◆ 引用文 ◆
需給的には貿易収支はここまで赤字だが金額は22年、23年と比べると小さく、1-7月で3兆円程度だ。今年の円安を主導したのは政府推奨の新NISAを主とする外貨投信だが、今度の動向が円相場を左右する。1-6月は20兆円ほど残高が増えていたが、7月で約2.3兆円を介入効果もあり減少させた。
(9月のドル円の10日ごとのデータ)
9月のドル円データは上旬と下旬がドル高、中旬は曖昧。
去年の11月から10日ごとの当落のデータが8割以上出た時だけ公表しています。8割以下の時は「曖昧」としています。8割の確率なので2割は外れてもいいのですが、去年の11月から8割以上のデータが10割当たっているのは不思議に思います。たまたまかもしれません。
(日銀・財務省に望むこと、市場を大切に。結果が醜い)
当局は、市場動向を踏まえて、介入や利上げに踏み切ったというが、実際のところ、日本株と対外純資産でピークで200兆円の損失が出た。結果が見えないインフレを抑制するための代償としては大きすぎる。
増税数千億円で国会が紛糾するが、日銀や官僚の一操作で莫大な国富が毀損するのは大問題である。市場動向を踏まえて行動するのはいいが、行動後の市場の崩壊にも手を尽くさないといけない。やりっぱなしはいけない。日銀総裁は利上げ後の株価暴落、ドル円下落は米国利下げ思惑の影響と発言したが、米国株はその後史上最高値を更新している。当局も市場を理解しないといけない。
(今週)
今週は法人企業統計調査、毎月勤労統計調査、 全世帯家計調査、貿易統計などに注目したい。今日はNY休場で原則仲値なしの日。
*米ドル「通貨5位(5位)、株価(NYダウ)10位(11位)、株高続く。強い経済指標でもインフレ落ち着く)」
(介入でドル安)
7月の介入以降は、円が最強、ドルが10位と介入の需給を素直に表している。一方、株価は、実弾が出ていないので、日経の戻りはドル円よりも速く、NYダウは史上最高値を更新した。インフレが低下している米国はドル安を景気回復に生かせるだろう。

◆ 提供情報 ◆
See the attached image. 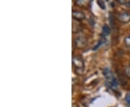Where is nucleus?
Instances as JSON below:
<instances>
[{
  "instance_id": "obj_1",
  "label": "nucleus",
  "mask_w": 130,
  "mask_h": 107,
  "mask_svg": "<svg viewBox=\"0 0 130 107\" xmlns=\"http://www.w3.org/2000/svg\"><path fill=\"white\" fill-rule=\"evenodd\" d=\"M74 45H75V47L79 48V49L84 48L87 45V38L83 35H79L75 38Z\"/></svg>"
},
{
  "instance_id": "obj_2",
  "label": "nucleus",
  "mask_w": 130,
  "mask_h": 107,
  "mask_svg": "<svg viewBox=\"0 0 130 107\" xmlns=\"http://www.w3.org/2000/svg\"><path fill=\"white\" fill-rule=\"evenodd\" d=\"M103 74L106 80L107 85L108 86L112 81H113V80L115 78V77L113 76L111 71L109 69H108V68H106V69H104V70H103Z\"/></svg>"
},
{
  "instance_id": "obj_3",
  "label": "nucleus",
  "mask_w": 130,
  "mask_h": 107,
  "mask_svg": "<svg viewBox=\"0 0 130 107\" xmlns=\"http://www.w3.org/2000/svg\"><path fill=\"white\" fill-rule=\"evenodd\" d=\"M117 18L122 23H128L129 22H130V13L126 12H121L118 14Z\"/></svg>"
},
{
  "instance_id": "obj_4",
  "label": "nucleus",
  "mask_w": 130,
  "mask_h": 107,
  "mask_svg": "<svg viewBox=\"0 0 130 107\" xmlns=\"http://www.w3.org/2000/svg\"><path fill=\"white\" fill-rule=\"evenodd\" d=\"M72 64L76 68H83L84 62L83 59L78 56H74L72 57Z\"/></svg>"
},
{
  "instance_id": "obj_5",
  "label": "nucleus",
  "mask_w": 130,
  "mask_h": 107,
  "mask_svg": "<svg viewBox=\"0 0 130 107\" xmlns=\"http://www.w3.org/2000/svg\"><path fill=\"white\" fill-rule=\"evenodd\" d=\"M72 18L77 20H82L85 18V15L83 12L81 11H77V10H73L72 11Z\"/></svg>"
},
{
  "instance_id": "obj_6",
  "label": "nucleus",
  "mask_w": 130,
  "mask_h": 107,
  "mask_svg": "<svg viewBox=\"0 0 130 107\" xmlns=\"http://www.w3.org/2000/svg\"><path fill=\"white\" fill-rule=\"evenodd\" d=\"M110 32H111V28H109V26L108 25H104L103 26L101 36H102L103 37H106V36L109 35Z\"/></svg>"
},
{
  "instance_id": "obj_7",
  "label": "nucleus",
  "mask_w": 130,
  "mask_h": 107,
  "mask_svg": "<svg viewBox=\"0 0 130 107\" xmlns=\"http://www.w3.org/2000/svg\"><path fill=\"white\" fill-rule=\"evenodd\" d=\"M106 41V39L103 38L101 40H100V41H98V44L96 45V46H95V47H94V48H93V49H94V50H96L97 49H98V48H99V47H101V46L102 44H103V43H105Z\"/></svg>"
},
{
  "instance_id": "obj_8",
  "label": "nucleus",
  "mask_w": 130,
  "mask_h": 107,
  "mask_svg": "<svg viewBox=\"0 0 130 107\" xmlns=\"http://www.w3.org/2000/svg\"><path fill=\"white\" fill-rule=\"evenodd\" d=\"M75 72L79 75L83 74L84 68H75Z\"/></svg>"
},
{
  "instance_id": "obj_9",
  "label": "nucleus",
  "mask_w": 130,
  "mask_h": 107,
  "mask_svg": "<svg viewBox=\"0 0 130 107\" xmlns=\"http://www.w3.org/2000/svg\"><path fill=\"white\" fill-rule=\"evenodd\" d=\"M125 101L126 104L130 106V93H127L125 96Z\"/></svg>"
},
{
  "instance_id": "obj_10",
  "label": "nucleus",
  "mask_w": 130,
  "mask_h": 107,
  "mask_svg": "<svg viewBox=\"0 0 130 107\" xmlns=\"http://www.w3.org/2000/svg\"><path fill=\"white\" fill-rule=\"evenodd\" d=\"M124 43L126 46L128 47H130V36H126L124 38Z\"/></svg>"
},
{
  "instance_id": "obj_11",
  "label": "nucleus",
  "mask_w": 130,
  "mask_h": 107,
  "mask_svg": "<svg viewBox=\"0 0 130 107\" xmlns=\"http://www.w3.org/2000/svg\"><path fill=\"white\" fill-rule=\"evenodd\" d=\"M87 2L86 1H81V0H79L76 2V4L77 5H79V6H84V5H87Z\"/></svg>"
},
{
  "instance_id": "obj_12",
  "label": "nucleus",
  "mask_w": 130,
  "mask_h": 107,
  "mask_svg": "<svg viewBox=\"0 0 130 107\" xmlns=\"http://www.w3.org/2000/svg\"><path fill=\"white\" fill-rule=\"evenodd\" d=\"M125 73L126 76L130 78V66H127L125 69Z\"/></svg>"
},
{
  "instance_id": "obj_13",
  "label": "nucleus",
  "mask_w": 130,
  "mask_h": 107,
  "mask_svg": "<svg viewBox=\"0 0 130 107\" xmlns=\"http://www.w3.org/2000/svg\"><path fill=\"white\" fill-rule=\"evenodd\" d=\"M98 4L99 5V6L102 8V9H105L106 7V6H105V3H104V2L103 1H98Z\"/></svg>"
},
{
  "instance_id": "obj_14",
  "label": "nucleus",
  "mask_w": 130,
  "mask_h": 107,
  "mask_svg": "<svg viewBox=\"0 0 130 107\" xmlns=\"http://www.w3.org/2000/svg\"><path fill=\"white\" fill-rule=\"evenodd\" d=\"M117 2H118V3L124 5H126L128 3V1H124V0H118Z\"/></svg>"
},
{
  "instance_id": "obj_15",
  "label": "nucleus",
  "mask_w": 130,
  "mask_h": 107,
  "mask_svg": "<svg viewBox=\"0 0 130 107\" xmlns=\"http://www.w3.org/2000/svg\"><path fill=\"white\" fill-rule=\"evenodd\" d=\"M126 6H128V7H130V2H128V3H127Z\"/></svg>"
}]
</instances>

◆ 課題と演習 ◆
a. 円相場についての文章で、今週注目したいものとして挙げられている統計をすべて書き出しなさい。
b. 円相場についての文章を、最後の文の後から書き継ぎなさい。

◆ 課題の解答 ◆
a. 法人企業統計調査、毎月勤労統計調査、全世帯家計調査、貿易統計

b.
(経済指標好調、インフレ落ち着き)
ジャクソンホールでパウエルFRB議長は「労働市場の低迷が続いたりすれば利下げのペースを早めるだろうし仮に景気後退に陥れば一段の利下げに踏み切るだろう」と述べたが、その後、発表された経済指標は殆どが強かった。耐久財受注、消費者信頼感指数、リッチモンド連銀製造業指数、2Q・GDP、などだ。また失業保険継続受給者数はほぼ加Wらず。注目のPCE価格も落ち着いていた。
(フェッドウオッチ、GDPナウ、CPIナウ、サプライチェーンは)
好調な指標でフェッドウオッチの9月の利下げ確率は、0.25%引き下げが69.5%、0.5%引き下げが30.5%。
アトランタ連銀3Q・GDPナウは2.5%、クリーブランド連銀8月CPIナウは2.56%、NY連銀サププライチェーンインデックスは-0.09でインフレの落ち着きと経済の強さを示している。
(今週は雇用統計にISM)
今週は雇用統計や、ISM製造・非製造業指数の発表に注目が集まる。雇用と、ISM製造業の予想は強い。
(格付けは据え置き、フィッチ)
フィッチは、米国の財政状況は11月の大統領選挙後も基本的に大きく変わらないとの見方を示した。格付けについては、高所得や財政の柔軟性といった構造的な強みを理由に「AA+」に据え置いた。
ハリス副大統領とトランプ前大統領の経済目標や税制、歳出の優先順位が異なるにもかかわらず、基本的な財政状況はほとんど変わらないと考えているとした。
米国の格付けについては、経済力と基軸通貨である米ドル発行を背景にした財務の柔軟性を理由に安定的な見通しで現行水準に据え置いた。
*ユーロ「通貨4位(3位)、株価6位(6位)DAX)、ECB関係者は9月利下げを示唆」
(経済指標はユーロ圏より圧倒的に米国が強いが、通貨はユーロがドルより強い)
今年の経済指標はユーロ圏より圧倒的に米国が強いが、通貨はドルよりユーロが強い。ユーロが年間4位、ドルは5位。日銀介入もありドルが押し下げられユーロが浮上した。経済指標は弱くても貿易・経常黒字がユーロを支えている。それは弱い日本の円と違う所。株価も独DAXが年初来12.87%高とまずまずだ。長期金利は8月は小動きで水準は変わらなかった。
(消費者物価は、前年同月比2.2%と低い)
8月のユーロ圏の消費者物価は、前年同月比2.2%上昇。伸び率は2021年7月以来、3年ぶり低水準になった。7月までは6カ月連続で2%台半ばで推移していた。エネルギーが3.0%下落した半面、食品などが2.4%上昇した。エネルギー価格が下がるのは4カ月ぶりで、全体のインフレ鈍化の要因となった。
(小売売上に注目)
今週の注目は7月小売売上高。6月は4か月ぶりに前年同月比0.30%減少していた。
(中銀総裁のコメント、利下げへ青信号か)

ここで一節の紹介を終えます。